All three are managers who have done very good jobs at other clubs - and given a chance will do so again - but after a short spell with their new employers it became clear something just wasn't right.
Gary Neville is correct to say the man in charge is "always the scapegoat" but questions have to be asked when a side who won the Premier League by 11 points drops to mid-table within a few months.
Moyes never had an answer for the questions.
'Bannergate' during the 4-1 win over Aston Villa showed the United fans could back their new chief but it was done in sympathy for a man targeted by a crass publicity stunt.
It was a clear example of keeping on track with Sir Alex Ferguson's call to the Old Trafford faithful at the end of his 26-year reign.
"Your job now is to stand by our new manager."

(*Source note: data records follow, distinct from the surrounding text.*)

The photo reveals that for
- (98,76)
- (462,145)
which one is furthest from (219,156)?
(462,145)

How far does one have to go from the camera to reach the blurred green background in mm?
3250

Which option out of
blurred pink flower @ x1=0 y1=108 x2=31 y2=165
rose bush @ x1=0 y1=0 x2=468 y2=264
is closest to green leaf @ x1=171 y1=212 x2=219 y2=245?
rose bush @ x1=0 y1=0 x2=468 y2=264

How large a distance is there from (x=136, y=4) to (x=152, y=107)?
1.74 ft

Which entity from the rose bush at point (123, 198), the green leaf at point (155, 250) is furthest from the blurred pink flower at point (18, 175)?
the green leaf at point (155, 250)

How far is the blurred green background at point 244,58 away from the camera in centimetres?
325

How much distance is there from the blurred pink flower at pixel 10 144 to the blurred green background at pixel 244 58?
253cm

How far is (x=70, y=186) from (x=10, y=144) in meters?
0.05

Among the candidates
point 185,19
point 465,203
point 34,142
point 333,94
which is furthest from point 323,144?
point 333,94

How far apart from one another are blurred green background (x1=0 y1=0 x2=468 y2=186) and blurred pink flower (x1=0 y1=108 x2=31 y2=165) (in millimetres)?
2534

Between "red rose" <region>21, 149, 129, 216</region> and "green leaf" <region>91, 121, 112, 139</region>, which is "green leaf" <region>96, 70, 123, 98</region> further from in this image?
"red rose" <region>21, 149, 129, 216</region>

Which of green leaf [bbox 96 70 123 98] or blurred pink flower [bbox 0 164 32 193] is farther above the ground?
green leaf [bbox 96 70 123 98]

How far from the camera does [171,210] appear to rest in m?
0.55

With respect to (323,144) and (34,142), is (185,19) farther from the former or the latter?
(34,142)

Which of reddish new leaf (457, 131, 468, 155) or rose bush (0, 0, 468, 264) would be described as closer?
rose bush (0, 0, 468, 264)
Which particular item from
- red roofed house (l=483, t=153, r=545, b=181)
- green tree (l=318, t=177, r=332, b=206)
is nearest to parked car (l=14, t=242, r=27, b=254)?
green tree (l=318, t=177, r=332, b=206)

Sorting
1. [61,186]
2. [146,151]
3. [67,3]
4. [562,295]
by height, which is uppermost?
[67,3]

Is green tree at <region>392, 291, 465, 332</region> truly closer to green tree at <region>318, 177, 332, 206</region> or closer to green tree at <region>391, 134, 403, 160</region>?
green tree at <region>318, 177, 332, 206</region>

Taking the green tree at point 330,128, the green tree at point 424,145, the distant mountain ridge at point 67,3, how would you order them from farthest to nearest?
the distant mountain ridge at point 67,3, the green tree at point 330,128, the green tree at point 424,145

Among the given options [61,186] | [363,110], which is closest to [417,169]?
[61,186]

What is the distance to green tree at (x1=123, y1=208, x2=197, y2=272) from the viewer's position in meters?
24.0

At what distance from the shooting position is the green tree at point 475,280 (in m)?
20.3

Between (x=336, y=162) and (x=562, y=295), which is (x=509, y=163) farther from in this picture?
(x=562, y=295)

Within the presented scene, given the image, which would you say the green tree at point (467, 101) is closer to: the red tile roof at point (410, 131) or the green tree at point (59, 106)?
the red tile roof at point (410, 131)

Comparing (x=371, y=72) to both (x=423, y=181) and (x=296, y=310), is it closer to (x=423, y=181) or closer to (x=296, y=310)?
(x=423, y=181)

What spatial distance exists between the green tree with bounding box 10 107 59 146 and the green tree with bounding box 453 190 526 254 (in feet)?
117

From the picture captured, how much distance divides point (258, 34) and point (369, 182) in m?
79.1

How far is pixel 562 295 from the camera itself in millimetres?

The majority of United supporters did - at least when their backing was needed during games. The atmosphere at Old Trafford for the Champions League comeback against Olympiacos was overwhelmingly positive even before Robin van Persie set the revival in motion.
The hope from the stands was maybe, just maybe that win could lead to United going all the way in the Champions League.
They couldn't and the backing for Moyes very quickly went back to grudgingly dutiful rather than the unquestioning loyalty Ferguson enjoyed from the masses once he'd achieved legendary status.
Could Moyes be trusted to restructure United's defence in the summer? Was he going to find a way to integrate Juan Mata into the side? Would he get Robin van Persie to find his top form again on a consistent basis? Could he persuade the world's top players that he's the man to trust with their careers?
So many questions. All of them with answers that Moyes couldn't provide.
Everyone has been able to see things haven't been right at United this season. Claiming that the Red Devils have been consistently on the verge of the good times returning has been wholly inaccurate and destroyed the faith in Moyes' judgment.
The "Chosen One" has gone. Now we wait to see if the next "Chosen One" has the answers.